(Collected data entries)
=== Section Start ===

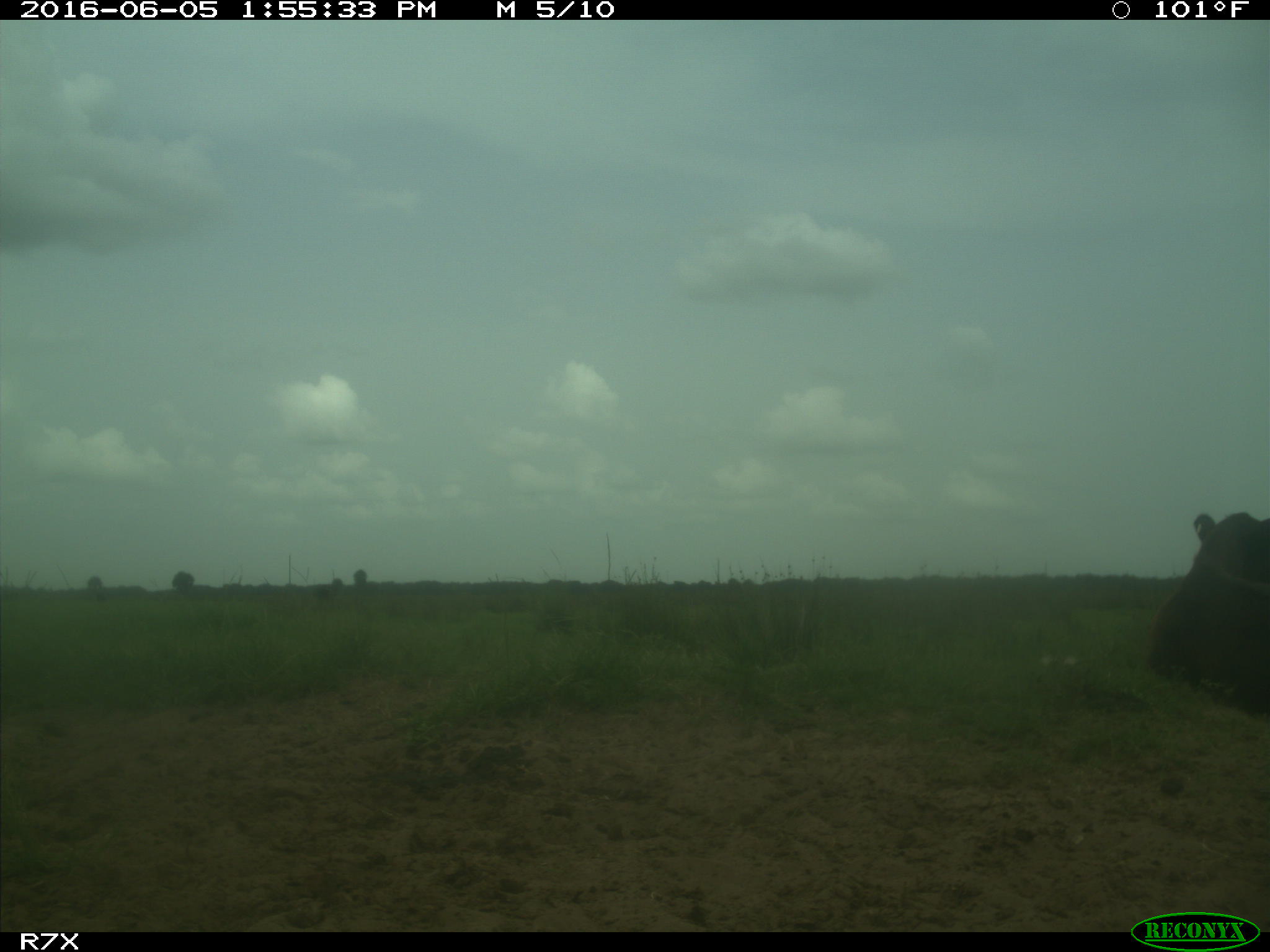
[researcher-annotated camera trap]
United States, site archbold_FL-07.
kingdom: Animalia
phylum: Chordata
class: Mammalia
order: Artiodactyla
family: Bovidae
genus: Bos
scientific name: Bos taurus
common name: domestic cow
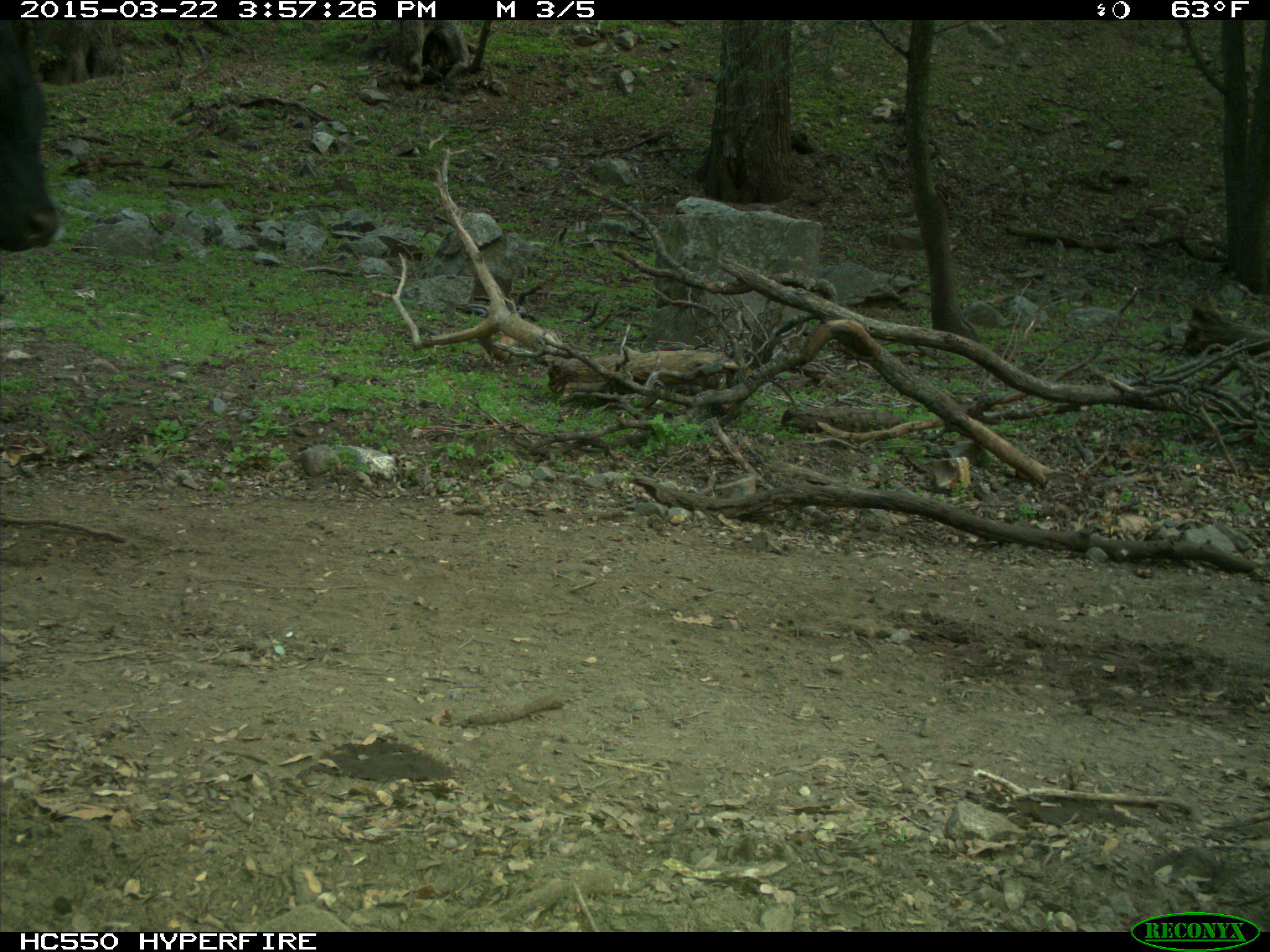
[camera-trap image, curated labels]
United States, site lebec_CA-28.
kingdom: Animalia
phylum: Chordata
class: Mammalia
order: Artiodactyla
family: Bovidae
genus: Bos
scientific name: Bos taurus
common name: domestic cow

=== Section End ===

• **Required work**:
Give back, unchanged, the line containing "United States, site lebec_CA-28." and each line that comes after it in the entries above, ending with the last.

• **Exercise solution**:
United States, site lebec_CA-28.
kingdom: Animalia
phylum: Chordata
class: Mammalia
order: Artiodactyla
family: Bovidae
genus: Bos
scientific name: Bos taurus
common name: domestic cow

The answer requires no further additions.